Exemple, des scientifiques peuvent tenter d'améliorer le gène d'une tomate, pour qu'elle soit plus plus résistante, en imitant un gène similaire présent dans un autre légume comme le poivron. Cette nuance est importante car elle permet aux défenseurs de ces innovations, comme des industriels, des scientifiques, ou le ministre français de l'Agriculture Julien Denormandie, de dire que ces nouveaux produits ne sont pas des OGM. Le ministre le répète : "une plante issue de NBT aura un génome modifié, mais pas de gène extérieur". Ces produits pourraient donc être cultivés et commercialisés sans répondre aux règles drastiques qui encadrent les OGM. Et c'est d'ailleurs la position de la Commission européenne. Dans son rapport, elle estime que la directive OGM actuelle "n'est pas adaptée" aux "progrès scientifiques et technologiques". Faute d'ADN étranger, il est impossible de déterminer à quoi sont dues les modifications du génome : mutagenèse, mécanisme naturel (sélection, croisement) ou autres techniques (chimiques, radiations). Il faut donc une nouvelle législation.  

Quel serait l'intérêt de les commercialiser ? 

Pour la Commission européenne, l'enjeu est de soutenir l'innovation et de rester compétitif, car les brevets sont aujourd'hui essentiellement américains. Pour les scientifiques favorables à ces techniques, comme pour le ministre français de l'Agriculture, le but est d'adapter les plantes, les fruits et les légumes au gel, à la sécheresse, au stress hydrique. Pour Julien Denormandie, "il ne faut pas se priver de céréales, de betteraves ou d'arbres plus résistants aux aléas du changement climatique". L'intérêt serait aussi, selon la Commission, d'améliorer les qualités nutritionnelles de certains fruits et légumes. Quant aux industriels, ils rêvent déjà d'un marché juteux estimé à plusieurs millions d'euros, rien que pour les semenciers français.   

Quelles sont les inquiétudes des défenseurs de l'environnement ? 

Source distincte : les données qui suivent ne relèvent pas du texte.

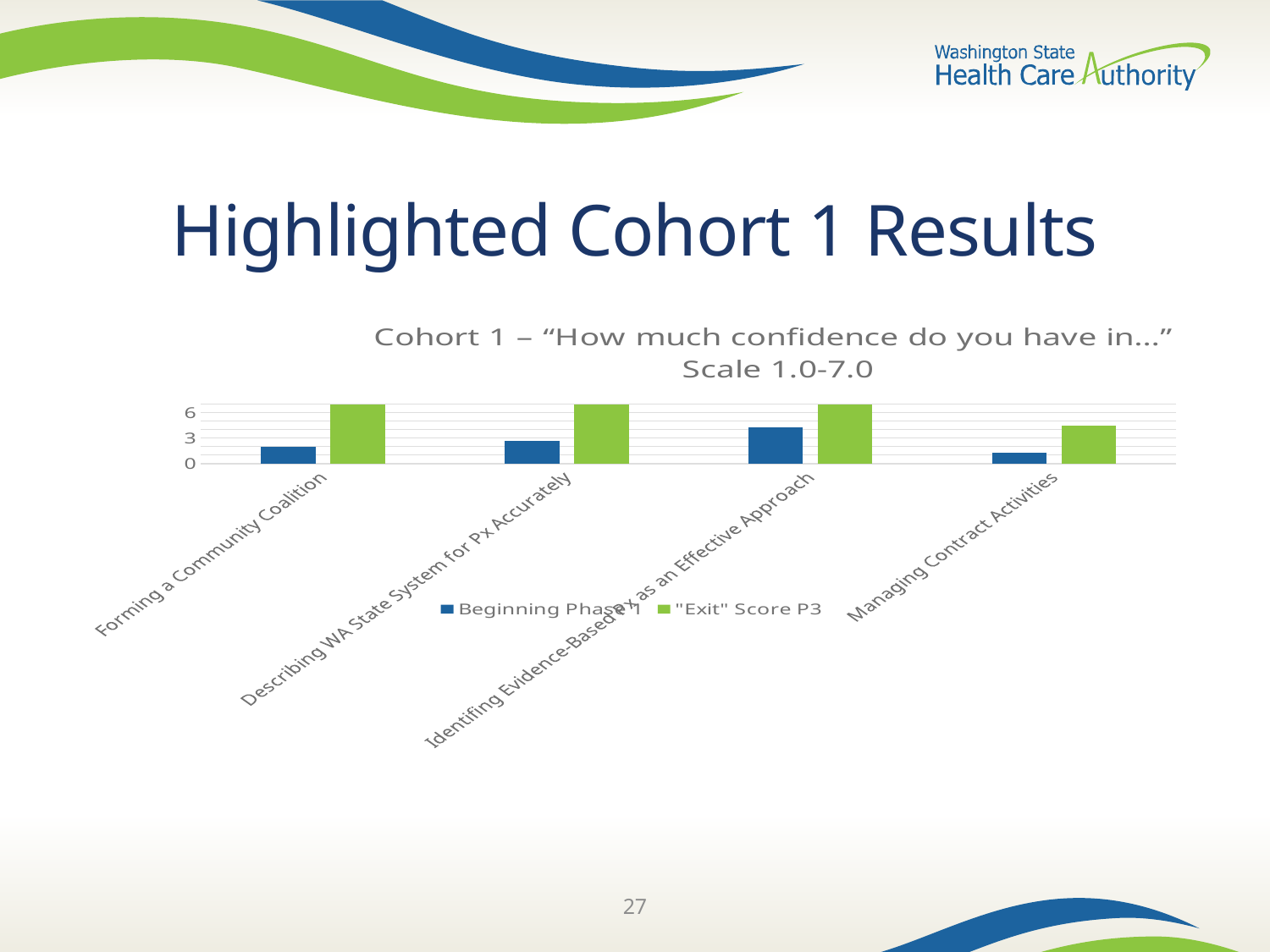
What kind of chart is shown on the slide? Bar chart Which is larger for Managing Contract Activities: the Beginning Phase 1 value or the "Exit" Score P3 value? "Exit" Score P3 How many series does the chart's legend list? 2 What are the two series named in the chart's legend? Beginning Phase 1 and "Exit" Score P3 Is the "Exit" Score P3 value for Managing Contract Activities greater or less than 3? greater Which category has the highest Beginning Phase 1 value? Identifying Evidence-Based Px as an Effective Approach Which category has the lowest Beginning Phase 1 value? Managing Contract Activities How many categories are shown on the x axis of the chart? 4 Is the Beginning Phase 1 value for Identifying Evidence-Based Px as an Effective Approach greater or less than 3? greater What scale does the chart's title say the confidence ratings use? Scale 1.0-7.0 Is the Beginning Phase 1 value for Forming a Community Coalition greater or less than 3? less Which has the larger Beginning Phase 1 value: Forming a Community Coalition or Identifying Evidence-Based Px as an Effective Approach? Identifying Evidence-Based Px as an Effective Approach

Ils estiment que la Commission européenne, comme le ministre français de l'agriculture, jouent aux apprentis-sorciers, en niant le principe de précaution. D'ailleurs, en 2018, la Cour de justice de l'UE avait jugé que ces produits issus de "mutagenèse" étaient bien des organismes génétiquement modifiés ! Ils devaient donc selon elle être soumis aux mêmes règles strictes (autorisation, traçabilité, étiquetage et surveillance). Pour Suzanne Dalle, de l'ONG Greenpeace, "le risque d'erreur génétique est présent de la même manière", avec ces nouveaux produits, "les consommateurs risquent donc de se retrouver avec de nouveaux OGM dans leur assiette sans le savoir". Et les conséquences de ces mutations sur l'environnement des plantes, dans les champs, n'ont pas été étudiées.  

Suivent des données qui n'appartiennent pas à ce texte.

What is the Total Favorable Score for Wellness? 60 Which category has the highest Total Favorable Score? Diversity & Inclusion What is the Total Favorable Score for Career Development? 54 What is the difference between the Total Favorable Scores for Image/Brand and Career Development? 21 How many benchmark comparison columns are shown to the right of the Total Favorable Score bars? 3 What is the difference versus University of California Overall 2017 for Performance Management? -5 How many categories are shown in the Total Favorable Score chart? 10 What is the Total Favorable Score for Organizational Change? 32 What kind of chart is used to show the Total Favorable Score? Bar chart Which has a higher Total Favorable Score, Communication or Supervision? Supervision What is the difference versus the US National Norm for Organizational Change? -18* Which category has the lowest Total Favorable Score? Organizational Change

Greenpeace demande d'ailleurs à la ministre de la Transition écologique Barbara Pompili de donner son avis sur la question. Car après ce rapport de la Commission européenne, les Etats-membres devront se prononcer. Ces nouveaux produits ne vont pas être autorisés tout de suite, mais leurs défenseurs ont désormais la Commission européenne de leur côté.